THE state government will invest $1.2 million into a plan to quadruple the state's wine industry over a decade, but it's not a vision shared by all in the industry.
Grape growers welcomed the initial investment, which will support a modest 12 per cent increase in vineyards in 2013, urging the government to continue its cautious approach, rather than promote aggressive expansion.
In her state of the state address to Parliament, Premier Lara Giddings yesterday announced the vineyard and orchard expansion plan, which will provide grants to existing winemakers looking to increase production.

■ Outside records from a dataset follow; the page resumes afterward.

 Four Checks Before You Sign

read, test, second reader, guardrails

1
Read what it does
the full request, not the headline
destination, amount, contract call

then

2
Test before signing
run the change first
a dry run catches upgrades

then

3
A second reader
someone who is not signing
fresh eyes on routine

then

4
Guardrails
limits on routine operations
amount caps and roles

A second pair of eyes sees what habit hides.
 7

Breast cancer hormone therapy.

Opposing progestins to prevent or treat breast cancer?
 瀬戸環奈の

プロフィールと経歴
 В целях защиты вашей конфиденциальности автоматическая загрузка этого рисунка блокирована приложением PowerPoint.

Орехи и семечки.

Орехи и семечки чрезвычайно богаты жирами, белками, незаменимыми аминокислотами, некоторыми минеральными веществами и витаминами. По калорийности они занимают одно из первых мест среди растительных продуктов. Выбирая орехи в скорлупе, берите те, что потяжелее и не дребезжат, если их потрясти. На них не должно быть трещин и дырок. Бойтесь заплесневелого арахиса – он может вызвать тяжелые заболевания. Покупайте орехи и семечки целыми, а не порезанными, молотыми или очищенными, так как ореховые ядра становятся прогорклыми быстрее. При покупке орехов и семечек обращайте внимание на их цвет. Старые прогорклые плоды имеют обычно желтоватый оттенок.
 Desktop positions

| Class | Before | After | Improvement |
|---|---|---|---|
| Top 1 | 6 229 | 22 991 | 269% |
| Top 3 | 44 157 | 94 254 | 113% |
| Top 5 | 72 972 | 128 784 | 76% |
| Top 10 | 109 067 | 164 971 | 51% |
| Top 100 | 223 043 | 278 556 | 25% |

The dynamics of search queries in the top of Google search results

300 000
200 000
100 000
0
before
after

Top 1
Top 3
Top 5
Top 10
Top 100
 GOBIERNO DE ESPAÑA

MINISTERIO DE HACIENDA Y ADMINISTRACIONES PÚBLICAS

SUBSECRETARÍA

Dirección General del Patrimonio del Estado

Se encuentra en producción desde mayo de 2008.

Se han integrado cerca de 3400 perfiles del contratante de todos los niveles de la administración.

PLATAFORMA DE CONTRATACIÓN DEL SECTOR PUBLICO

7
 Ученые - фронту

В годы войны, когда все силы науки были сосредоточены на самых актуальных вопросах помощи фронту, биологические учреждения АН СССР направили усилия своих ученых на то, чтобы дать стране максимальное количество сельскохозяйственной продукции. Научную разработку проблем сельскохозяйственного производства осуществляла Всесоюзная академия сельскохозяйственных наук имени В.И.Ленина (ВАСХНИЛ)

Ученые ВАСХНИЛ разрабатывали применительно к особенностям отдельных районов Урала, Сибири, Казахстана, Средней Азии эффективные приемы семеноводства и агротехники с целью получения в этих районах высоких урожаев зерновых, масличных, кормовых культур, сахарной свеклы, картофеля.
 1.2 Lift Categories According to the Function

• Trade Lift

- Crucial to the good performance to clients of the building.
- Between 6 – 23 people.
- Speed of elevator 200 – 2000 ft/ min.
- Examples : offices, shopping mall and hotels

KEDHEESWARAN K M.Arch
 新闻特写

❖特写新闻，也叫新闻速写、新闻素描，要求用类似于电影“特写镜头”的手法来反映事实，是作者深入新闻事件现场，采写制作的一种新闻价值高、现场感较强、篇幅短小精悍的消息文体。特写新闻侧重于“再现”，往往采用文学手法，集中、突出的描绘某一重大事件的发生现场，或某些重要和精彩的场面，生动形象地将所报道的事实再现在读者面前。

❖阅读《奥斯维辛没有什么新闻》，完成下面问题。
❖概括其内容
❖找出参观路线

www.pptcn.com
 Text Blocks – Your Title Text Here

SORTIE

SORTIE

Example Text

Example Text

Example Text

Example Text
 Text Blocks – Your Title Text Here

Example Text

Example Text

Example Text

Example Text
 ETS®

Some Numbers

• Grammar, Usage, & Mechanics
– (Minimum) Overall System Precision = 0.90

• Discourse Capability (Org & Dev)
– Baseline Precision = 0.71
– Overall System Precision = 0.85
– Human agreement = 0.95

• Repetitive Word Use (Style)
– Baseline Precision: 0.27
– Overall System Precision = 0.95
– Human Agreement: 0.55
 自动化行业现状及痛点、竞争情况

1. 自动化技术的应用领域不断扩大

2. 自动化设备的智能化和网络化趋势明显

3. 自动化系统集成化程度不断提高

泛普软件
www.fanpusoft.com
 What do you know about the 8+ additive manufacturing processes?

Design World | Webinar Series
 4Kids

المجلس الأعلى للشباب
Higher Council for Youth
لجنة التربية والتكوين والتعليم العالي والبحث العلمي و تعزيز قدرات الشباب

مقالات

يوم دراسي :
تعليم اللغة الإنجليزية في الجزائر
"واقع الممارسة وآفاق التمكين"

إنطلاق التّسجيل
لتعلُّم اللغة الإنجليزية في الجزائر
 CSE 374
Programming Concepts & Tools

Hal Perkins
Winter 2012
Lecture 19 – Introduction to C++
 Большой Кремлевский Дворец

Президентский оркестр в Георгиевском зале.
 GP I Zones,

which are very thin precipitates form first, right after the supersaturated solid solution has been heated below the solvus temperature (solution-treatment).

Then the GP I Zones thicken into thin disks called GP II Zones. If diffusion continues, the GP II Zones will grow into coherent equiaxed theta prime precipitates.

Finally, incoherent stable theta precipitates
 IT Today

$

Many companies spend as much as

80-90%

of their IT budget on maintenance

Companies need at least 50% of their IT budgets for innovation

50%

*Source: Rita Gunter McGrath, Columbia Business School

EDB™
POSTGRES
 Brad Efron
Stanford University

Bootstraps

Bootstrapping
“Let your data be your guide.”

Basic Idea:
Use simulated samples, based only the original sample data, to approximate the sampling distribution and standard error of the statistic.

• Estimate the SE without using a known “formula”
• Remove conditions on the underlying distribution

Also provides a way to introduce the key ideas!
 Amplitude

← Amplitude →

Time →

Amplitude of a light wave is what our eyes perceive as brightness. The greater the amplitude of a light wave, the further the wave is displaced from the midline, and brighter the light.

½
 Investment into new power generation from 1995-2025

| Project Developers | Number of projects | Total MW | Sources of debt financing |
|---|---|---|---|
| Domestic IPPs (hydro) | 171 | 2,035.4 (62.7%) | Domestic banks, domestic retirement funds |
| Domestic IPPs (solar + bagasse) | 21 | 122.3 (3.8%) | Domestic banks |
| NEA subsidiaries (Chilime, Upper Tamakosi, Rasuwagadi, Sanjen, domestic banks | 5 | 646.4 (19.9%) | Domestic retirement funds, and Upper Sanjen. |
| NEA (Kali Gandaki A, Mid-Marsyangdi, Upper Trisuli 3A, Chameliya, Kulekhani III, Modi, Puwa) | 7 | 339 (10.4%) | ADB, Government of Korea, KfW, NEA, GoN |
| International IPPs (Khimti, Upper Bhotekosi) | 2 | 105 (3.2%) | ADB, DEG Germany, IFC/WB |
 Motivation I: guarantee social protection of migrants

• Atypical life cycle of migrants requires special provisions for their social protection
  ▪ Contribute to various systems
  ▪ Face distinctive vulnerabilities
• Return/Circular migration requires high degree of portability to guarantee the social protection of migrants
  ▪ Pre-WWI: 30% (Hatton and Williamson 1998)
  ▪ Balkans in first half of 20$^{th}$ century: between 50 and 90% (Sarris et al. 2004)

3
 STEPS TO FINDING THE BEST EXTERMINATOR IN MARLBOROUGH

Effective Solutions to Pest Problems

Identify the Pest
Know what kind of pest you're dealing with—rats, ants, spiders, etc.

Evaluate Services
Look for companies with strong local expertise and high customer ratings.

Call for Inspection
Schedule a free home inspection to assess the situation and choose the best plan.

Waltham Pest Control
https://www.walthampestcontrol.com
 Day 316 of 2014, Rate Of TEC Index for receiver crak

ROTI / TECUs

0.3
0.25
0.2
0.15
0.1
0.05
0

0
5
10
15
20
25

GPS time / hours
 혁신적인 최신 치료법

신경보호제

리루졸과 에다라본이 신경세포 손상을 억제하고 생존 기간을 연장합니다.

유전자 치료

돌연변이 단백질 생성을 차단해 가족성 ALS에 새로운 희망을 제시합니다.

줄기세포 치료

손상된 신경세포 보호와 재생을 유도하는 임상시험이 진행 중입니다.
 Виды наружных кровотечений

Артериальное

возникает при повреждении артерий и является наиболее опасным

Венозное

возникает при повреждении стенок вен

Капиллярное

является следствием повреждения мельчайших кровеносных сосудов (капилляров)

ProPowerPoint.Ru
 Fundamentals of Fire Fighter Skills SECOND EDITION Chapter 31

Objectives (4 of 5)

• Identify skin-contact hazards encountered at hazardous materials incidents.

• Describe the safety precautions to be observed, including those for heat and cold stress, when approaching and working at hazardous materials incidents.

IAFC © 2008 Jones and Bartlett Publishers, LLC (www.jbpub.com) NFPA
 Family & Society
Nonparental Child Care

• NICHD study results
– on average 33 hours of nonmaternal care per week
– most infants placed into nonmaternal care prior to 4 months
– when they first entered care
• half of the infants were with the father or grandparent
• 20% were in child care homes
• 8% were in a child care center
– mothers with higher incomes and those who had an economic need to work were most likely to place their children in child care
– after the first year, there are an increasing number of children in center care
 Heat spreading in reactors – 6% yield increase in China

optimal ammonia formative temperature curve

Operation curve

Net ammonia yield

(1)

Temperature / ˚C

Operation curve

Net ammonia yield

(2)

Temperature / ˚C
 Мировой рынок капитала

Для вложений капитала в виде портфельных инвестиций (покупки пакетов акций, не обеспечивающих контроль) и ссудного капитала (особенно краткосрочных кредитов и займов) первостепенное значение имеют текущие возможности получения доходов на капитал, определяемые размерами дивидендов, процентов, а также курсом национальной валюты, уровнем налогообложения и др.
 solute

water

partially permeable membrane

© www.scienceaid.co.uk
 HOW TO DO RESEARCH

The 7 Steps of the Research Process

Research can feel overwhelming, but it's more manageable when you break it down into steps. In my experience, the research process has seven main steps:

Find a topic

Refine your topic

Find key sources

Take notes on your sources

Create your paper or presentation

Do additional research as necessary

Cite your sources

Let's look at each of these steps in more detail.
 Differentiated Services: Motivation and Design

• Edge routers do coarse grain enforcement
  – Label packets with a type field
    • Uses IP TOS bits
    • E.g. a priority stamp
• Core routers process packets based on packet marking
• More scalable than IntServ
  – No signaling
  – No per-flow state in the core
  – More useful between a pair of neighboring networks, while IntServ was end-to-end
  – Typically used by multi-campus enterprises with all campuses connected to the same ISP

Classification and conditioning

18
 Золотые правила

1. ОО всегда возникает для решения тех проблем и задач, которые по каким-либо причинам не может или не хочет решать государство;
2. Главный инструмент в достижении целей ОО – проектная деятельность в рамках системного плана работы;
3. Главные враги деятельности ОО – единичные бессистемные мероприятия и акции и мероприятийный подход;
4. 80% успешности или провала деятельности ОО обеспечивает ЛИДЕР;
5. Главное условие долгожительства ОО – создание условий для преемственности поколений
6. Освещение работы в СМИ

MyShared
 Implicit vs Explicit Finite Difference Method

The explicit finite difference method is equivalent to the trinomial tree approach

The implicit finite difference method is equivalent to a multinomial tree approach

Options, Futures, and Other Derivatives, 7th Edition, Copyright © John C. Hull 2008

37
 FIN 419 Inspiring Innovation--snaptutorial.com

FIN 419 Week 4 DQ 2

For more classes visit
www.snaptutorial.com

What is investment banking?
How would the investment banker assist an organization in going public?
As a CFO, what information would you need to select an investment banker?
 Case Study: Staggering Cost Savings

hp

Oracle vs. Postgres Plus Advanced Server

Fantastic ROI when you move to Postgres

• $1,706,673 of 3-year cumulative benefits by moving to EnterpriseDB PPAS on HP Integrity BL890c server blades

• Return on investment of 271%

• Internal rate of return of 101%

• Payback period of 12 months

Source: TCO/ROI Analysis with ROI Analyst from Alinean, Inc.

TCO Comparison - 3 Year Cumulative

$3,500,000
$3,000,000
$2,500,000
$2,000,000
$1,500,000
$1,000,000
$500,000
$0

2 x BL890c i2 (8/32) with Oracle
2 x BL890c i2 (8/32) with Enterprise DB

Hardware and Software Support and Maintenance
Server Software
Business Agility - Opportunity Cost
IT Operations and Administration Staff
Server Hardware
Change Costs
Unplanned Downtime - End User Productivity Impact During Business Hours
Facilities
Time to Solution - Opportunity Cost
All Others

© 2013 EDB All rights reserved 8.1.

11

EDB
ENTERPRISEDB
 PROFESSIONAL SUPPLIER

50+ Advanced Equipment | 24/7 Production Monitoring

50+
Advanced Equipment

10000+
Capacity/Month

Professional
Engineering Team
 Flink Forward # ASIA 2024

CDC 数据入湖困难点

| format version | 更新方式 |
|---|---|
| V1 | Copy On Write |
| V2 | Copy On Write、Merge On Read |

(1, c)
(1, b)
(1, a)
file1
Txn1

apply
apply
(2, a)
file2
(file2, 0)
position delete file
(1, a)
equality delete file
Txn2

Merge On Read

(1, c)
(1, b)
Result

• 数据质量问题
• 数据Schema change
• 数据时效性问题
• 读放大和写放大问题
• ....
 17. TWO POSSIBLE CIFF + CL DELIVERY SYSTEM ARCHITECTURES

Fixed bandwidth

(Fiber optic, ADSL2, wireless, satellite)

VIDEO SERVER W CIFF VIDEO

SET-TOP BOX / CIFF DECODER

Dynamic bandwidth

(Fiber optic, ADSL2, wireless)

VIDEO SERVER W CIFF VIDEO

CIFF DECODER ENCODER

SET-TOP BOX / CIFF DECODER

``It will generate an estimated $10 million in private investment and create more than 370 jobs plus a further 100 shorter-term planting positions,'' Ms Giddings said.
``We have a vision to quadruple wine production over the next decade and this program will help that vision become a reality.''
It's this ambitious vision for four-fold expansion that has many in the industry worried.
Wine Tasmania has a goal to increase the amount of vineyards from 1600 hectares to 3500 hectares within the next three to five years.
Asked if quadrupling the industry in 10 years was realistic, chief executive officer Sheralee Davies stressed the need for a market-led approach.
``It ultimately is going to be down to that demand. It is difficult and challenging to put a figure in place because it's agriculture,'' Ms Davies said.
Delamere Vineyard owner Shane Holloway said he would be interested in applying for a grant to potentially double the size of his vineyard.
However, he said it was vital too much growth, too soon did not occur for Tasmanian wines to maintain their reputation for ultra premium quality.
``The most important thing is for that growth to be done at a sustainable level,'' Mr Holloway said.
Former winemaker, now Tasmanian Greens Senator Peter Whish-Wilson said the grant scheme was sensible, but the 10-year vision was dangerous.
``I don't think it's realistic or based on commercial realities,'' Senator Whish-Wilson said.